What to do:
1. Translate this sentence from the passage on corporate taxes into Spanish: "A corporation is not a person and therefore cannot pay taxes."
2. Decide whether each statement agrees with the passage on corporate taxes, answering yes or no and quoting the deciding words: (a) Virginia has a car tax. (b) Robert Reich supports cutting corporate taxes. (c) A cigarette retailer bears the full burden of a sales tax levied on it.
3. Reproduce verbatim the stretch of the passage on corporate taxes from "There's an entire" through "and demand conditions.".

Passage:

+-------+

Occupiers' Ignorance Exploited by the Left
Many Wall Street occupiers are echoing the Communist Party USA's call to "Save the nation! Tax corporations! Tax the rich!" There are other Americans, on both the left and the right — for example, President Barack Obama and House Speaker John Boehner — who call for reductions in corporate taxes. But the University of California, Berkeley's pretend economist Robert Reich disagrees, saying, "The economy needs two whopping corporate tax cuts right now as much as someone with a serious heart condition needs Botox." Let's look at corporate taxes and ask, "Who pays them?"
Virginia has a car tax. Does the car pay the tax? In most political jurisdictions, there's a property tax. Does property pay the tax? You say: "Williams, that's lunacy. Neither a car nor property pays taxes. Only flesh-and-blood people pay taxes!" What about a corporation? As it turns out, a corporation is an artificial creation of the legal system and, as such, a legal fiction. A corporation is not a person and therefore cannot pay taxes. When tax is levied on a corporation, who pays it?
There's an entire subject area in economics, known as tax incidence, that investigates who bears the burden of a tax. It turns out that the burden of a tax is not necessarily borne by the party or entity upon whom it is levied. For example, if a sales tax is levied on a cigarette retailer, the retailer does not bear the full burden of the tax. Part of it will be shifted forward to customers in the form of higher product prices. The exact amount of the shifting depends upon market supply and demand conditions.

+-------+

Provided data:
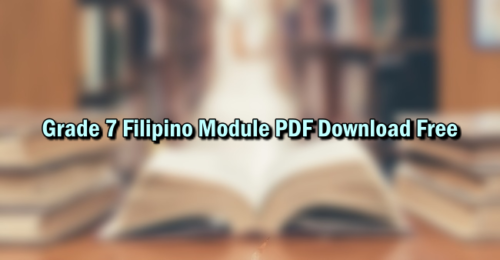 Grade 7 Filipino Module PDF Download Free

+-------+

Your written answers:
1. Una corporación no es una persona y, por lo tanto, no puede pagar impuestos.

2.
(a) Yes: "Virginia has a car tax."
(b) No: "Robert Reich disagrees"
(c) No: "the retailer does not bear the full burden of the tax."

3.
There's an entire subject area in economics, known as tax incidence, that investigates who bears the burden of a tax. It turns out that the burden of a tax is not necessarily borne by the party or entity upon whom it is levied. For example, if a sales tax is levied on a cigarette retailer, the retailer does not bear the full burden of the tax. Part of it will be shifted forward to customers in the form of higher product prices. The exact amount of the shifting depends upon market supply and demand conditions.